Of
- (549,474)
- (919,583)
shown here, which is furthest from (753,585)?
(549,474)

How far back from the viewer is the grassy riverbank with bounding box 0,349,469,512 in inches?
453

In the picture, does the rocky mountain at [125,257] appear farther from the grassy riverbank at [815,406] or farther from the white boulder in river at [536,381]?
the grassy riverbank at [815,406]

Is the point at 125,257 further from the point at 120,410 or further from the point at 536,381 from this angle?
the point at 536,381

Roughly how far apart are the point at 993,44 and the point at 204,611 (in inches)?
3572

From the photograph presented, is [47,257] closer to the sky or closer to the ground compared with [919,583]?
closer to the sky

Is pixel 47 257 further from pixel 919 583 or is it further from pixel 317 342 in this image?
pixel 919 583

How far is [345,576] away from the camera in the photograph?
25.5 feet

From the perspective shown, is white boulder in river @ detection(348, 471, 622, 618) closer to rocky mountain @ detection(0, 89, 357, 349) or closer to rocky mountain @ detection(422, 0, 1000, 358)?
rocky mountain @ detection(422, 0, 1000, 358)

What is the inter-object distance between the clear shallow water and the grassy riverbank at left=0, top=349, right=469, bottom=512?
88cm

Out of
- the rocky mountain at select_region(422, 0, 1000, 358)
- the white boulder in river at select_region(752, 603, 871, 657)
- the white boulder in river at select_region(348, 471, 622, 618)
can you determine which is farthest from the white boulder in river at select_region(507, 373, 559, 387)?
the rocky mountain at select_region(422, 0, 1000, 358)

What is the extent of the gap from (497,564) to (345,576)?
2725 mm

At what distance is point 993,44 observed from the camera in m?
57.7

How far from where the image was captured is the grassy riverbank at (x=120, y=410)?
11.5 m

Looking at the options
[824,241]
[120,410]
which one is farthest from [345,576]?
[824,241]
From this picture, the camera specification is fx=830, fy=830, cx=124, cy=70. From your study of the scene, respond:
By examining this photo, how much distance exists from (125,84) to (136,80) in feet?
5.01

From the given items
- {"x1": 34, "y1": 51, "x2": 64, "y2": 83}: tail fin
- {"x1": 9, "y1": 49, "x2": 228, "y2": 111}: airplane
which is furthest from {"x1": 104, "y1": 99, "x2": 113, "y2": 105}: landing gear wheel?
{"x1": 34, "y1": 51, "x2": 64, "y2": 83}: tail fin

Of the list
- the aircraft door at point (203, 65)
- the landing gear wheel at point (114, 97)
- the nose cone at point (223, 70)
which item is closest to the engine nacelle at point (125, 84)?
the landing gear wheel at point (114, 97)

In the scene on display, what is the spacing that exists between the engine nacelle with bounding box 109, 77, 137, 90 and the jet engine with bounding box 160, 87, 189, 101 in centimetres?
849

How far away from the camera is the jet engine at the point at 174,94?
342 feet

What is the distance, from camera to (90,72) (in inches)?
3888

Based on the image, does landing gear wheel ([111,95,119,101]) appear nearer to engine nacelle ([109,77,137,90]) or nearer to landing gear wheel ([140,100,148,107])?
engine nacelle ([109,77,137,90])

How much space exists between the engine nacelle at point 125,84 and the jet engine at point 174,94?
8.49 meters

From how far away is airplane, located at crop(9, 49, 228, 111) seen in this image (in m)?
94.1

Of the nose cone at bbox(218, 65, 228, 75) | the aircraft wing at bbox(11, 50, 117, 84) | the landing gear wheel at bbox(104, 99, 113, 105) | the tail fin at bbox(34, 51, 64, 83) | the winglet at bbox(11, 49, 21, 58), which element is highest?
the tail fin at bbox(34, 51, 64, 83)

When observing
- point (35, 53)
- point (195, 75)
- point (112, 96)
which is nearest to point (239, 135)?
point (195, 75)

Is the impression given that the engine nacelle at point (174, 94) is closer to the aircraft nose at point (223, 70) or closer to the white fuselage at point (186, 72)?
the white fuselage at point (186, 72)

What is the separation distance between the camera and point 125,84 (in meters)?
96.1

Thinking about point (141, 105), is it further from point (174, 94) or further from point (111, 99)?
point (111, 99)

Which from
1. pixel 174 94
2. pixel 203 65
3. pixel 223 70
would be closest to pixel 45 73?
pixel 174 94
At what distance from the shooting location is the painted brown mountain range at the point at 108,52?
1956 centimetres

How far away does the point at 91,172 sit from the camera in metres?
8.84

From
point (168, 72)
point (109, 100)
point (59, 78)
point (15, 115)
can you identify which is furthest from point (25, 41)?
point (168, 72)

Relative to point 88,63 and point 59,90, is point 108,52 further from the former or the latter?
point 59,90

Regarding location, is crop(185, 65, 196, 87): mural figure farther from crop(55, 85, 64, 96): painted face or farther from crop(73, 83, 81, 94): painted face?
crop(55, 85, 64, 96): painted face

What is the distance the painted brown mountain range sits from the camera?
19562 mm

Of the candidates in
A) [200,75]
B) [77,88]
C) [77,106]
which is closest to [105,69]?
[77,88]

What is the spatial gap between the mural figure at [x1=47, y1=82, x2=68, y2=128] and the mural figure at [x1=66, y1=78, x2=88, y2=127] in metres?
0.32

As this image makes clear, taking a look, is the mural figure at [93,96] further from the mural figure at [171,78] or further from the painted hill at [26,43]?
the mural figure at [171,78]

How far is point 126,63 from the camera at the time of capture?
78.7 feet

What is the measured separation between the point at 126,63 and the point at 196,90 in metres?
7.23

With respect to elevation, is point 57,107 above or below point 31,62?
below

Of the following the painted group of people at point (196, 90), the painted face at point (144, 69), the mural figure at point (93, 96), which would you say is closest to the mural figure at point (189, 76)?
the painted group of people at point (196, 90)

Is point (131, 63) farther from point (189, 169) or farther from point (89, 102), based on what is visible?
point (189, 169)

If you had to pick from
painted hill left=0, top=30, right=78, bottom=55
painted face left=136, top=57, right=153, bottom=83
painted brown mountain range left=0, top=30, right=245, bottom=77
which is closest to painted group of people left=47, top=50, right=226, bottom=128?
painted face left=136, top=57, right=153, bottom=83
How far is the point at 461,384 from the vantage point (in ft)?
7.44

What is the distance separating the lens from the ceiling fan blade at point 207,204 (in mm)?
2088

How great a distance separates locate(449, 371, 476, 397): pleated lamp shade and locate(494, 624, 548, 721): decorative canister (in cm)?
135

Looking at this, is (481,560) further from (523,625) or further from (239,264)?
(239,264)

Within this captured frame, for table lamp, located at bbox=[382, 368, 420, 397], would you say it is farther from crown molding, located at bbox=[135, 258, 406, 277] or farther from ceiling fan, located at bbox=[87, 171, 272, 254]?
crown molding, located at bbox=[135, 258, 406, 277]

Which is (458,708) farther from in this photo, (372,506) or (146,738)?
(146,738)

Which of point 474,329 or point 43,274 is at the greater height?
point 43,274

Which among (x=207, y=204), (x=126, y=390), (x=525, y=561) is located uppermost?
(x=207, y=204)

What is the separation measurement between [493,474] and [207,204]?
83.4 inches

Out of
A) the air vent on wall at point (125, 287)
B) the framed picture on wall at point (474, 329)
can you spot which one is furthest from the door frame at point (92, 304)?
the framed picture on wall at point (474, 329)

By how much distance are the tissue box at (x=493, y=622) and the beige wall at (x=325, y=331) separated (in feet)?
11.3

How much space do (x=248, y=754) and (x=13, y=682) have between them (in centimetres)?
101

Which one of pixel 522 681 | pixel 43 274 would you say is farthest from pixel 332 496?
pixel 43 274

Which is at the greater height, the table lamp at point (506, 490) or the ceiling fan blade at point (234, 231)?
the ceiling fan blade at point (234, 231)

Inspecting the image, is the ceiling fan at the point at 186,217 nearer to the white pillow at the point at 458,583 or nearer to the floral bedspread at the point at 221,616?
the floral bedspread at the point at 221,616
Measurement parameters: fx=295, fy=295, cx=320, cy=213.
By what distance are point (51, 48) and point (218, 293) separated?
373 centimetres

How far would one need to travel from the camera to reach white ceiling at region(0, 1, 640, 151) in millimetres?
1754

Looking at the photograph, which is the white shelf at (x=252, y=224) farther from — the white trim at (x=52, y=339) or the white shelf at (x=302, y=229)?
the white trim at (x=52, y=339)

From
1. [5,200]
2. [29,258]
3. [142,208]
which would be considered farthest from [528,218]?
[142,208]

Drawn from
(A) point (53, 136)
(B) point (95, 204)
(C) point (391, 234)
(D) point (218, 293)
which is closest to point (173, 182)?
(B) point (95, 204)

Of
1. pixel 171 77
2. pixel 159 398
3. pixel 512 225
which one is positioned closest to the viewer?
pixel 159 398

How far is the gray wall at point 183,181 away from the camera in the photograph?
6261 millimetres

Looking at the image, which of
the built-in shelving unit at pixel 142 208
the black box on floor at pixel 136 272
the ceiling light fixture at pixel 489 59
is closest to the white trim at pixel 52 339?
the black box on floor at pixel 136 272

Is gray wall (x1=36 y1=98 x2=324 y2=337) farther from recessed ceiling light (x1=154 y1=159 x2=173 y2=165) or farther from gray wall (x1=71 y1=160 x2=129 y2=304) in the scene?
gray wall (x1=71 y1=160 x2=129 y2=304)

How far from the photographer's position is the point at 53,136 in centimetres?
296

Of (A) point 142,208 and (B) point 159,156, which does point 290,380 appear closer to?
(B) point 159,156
※
Exercise goal: Copy out everything from the line containing "Is gray wall" down to the end of the data, with every line unchanged.

Result of this task:
Is gray wall (x1=36 y1=98 x2=324 y2=337) farther from recessed ceiling light (x1=154 y1=159 x2=173 y2=165) or farther from gray wall (x1=71 y1=160 x2=129 y2=304) in the scene?
gray wall (x1=71 y1=160 x2=129 y2=304)

How far from the photographer's position is the point at 53,136 in centimetres?
296

Of (A) point 142,208 and (B) point 159,156, which does point 290,380 appear closer to?
(B) point 159,156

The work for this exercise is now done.